The White House is asking Congress for $16 billion to fund child-care programs in the current fiscal year, along with $23 billion for natural disaster relief. The request is part of a roughly $50 billion supplemental package the Biden administration is sending to lawmakers to address a variety of domestic needs.
The $16 billion request is intended to stabilize funding for more than 225,000 child-care providers across the country, with state-level grants ranging from $15 million in Wyoming to $1.8 billion in Texas, The Washington Post’s Abha Bhattarai reported Wednesday. Many of those providers received a boost from the record $24 billion provided by Congress for child care during the pandemic, but that funding expired at the end of the 2023 fiscal year in September, leading to concerns about the ability of child-care centers to remain open.
The larger $50 billion request for domestic purposes comes in the wake of the $106 billion request made by the White House last week for foreign aid, including assistance for Israel and Ukraine.
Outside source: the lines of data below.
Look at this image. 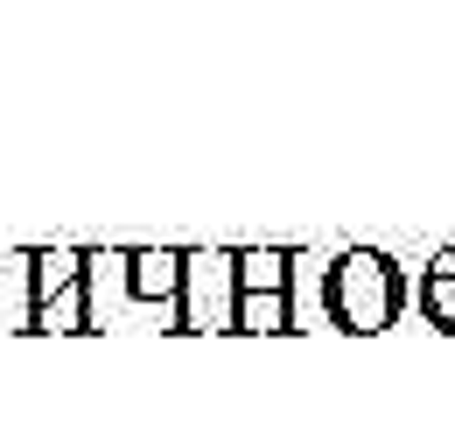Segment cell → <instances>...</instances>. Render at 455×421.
<instances>
[{
  "label": "cell",
  "mask_w": 455,
  "mask_h": 421,
  "mask_svg": "<svg viewBox=\"0 0 455 421\" xmlns=\"http://www.w3.org/2000/svg\"><path fill=\"white\" fill-rule=\"evenodd\" d=\"M133 281H140V288H148V296H155V288H175V281H182V253H162V260H155V253H148V260H140V274H133Z\"/></svg>",
  "instance_id": "5b68a950"
},
{
  "label": "cell",
  "mask_w": 455,
  "mask_h": 421,
  "mask_svg": "<svg viewBox=\"0 0 455 421\" xmlns=\"http://www.w3.org/2000/svg\"><path fill=\"white\" fill-rule=\"evenodd\" d=\"M231 267H238V260H204V253H196V260H182V281L196 288V296L182 302V323H189V330H204V323H218V316H225Z\"/></svg>",
  "instance_id": "3957f363"
},
{
  "label": "cell",
  "mask_w": 455,
  "mask_h": 421,
  "mask_svg": "<svg viewBox=\"0 0 455 421\" xmlns=\"http://www.w3.org/2000/svg\"><path fill=\"white\" fill-rule=\"evenodd\" d=\"M420 302H427V316H435L442 330H455V253H435V267H427V288H420Z\"/></svg>",
  "instance_id": "277c9868"
},
{
  "label": "cell",
  "mask_w": 455,
  "mask_h": 421,
  "mask_svg": "<svg viewBox=\"0 0 455 421\" xmlns=\"http://www.w3.org/2000/svg\"><path fill=\"white\" fill-rule=\"evenodd\" d=\"M238 281H245V302L231 309L238 330H274V323H287V302H281L287 253H245L238 260Z\"/></svg>",
  "instance_id": "7a4b0ae2"
},
{
  "label": "cell",
  "mask_w": 455,
  "mask_h": 421,
  "mask_svg": "<svg viewBox=\"0 0 455 421\" xmlns=\"http://www.w3.org/2000/svg\"><path fill=\"white\" fill-rule=\"evenodd\" d=\"M330 316L343 330H386L399 316V267L371 246H350L330 267Z\"/></svg>",
  "instance_id": "6da1fadb"
}]
</instances>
However, the domestic funding package faces an even more difficult path politically than the foreign aid one, and it may serve a political purpose more than a practical one.
“They can put something out there to say, ‘We want child care or maybe something on health care and homelessness,’ but they know they’re not going to get anything through this Congress beyond maybe something small,” Dean Baker, an economist at the liberal-leaning Center for Economic and Policy Research, told the Post. “But I think it makes sense for Biden to throw something out there when Republicans are saying that Democrats care more about people in Ukraine and Israel than they do about the people here.”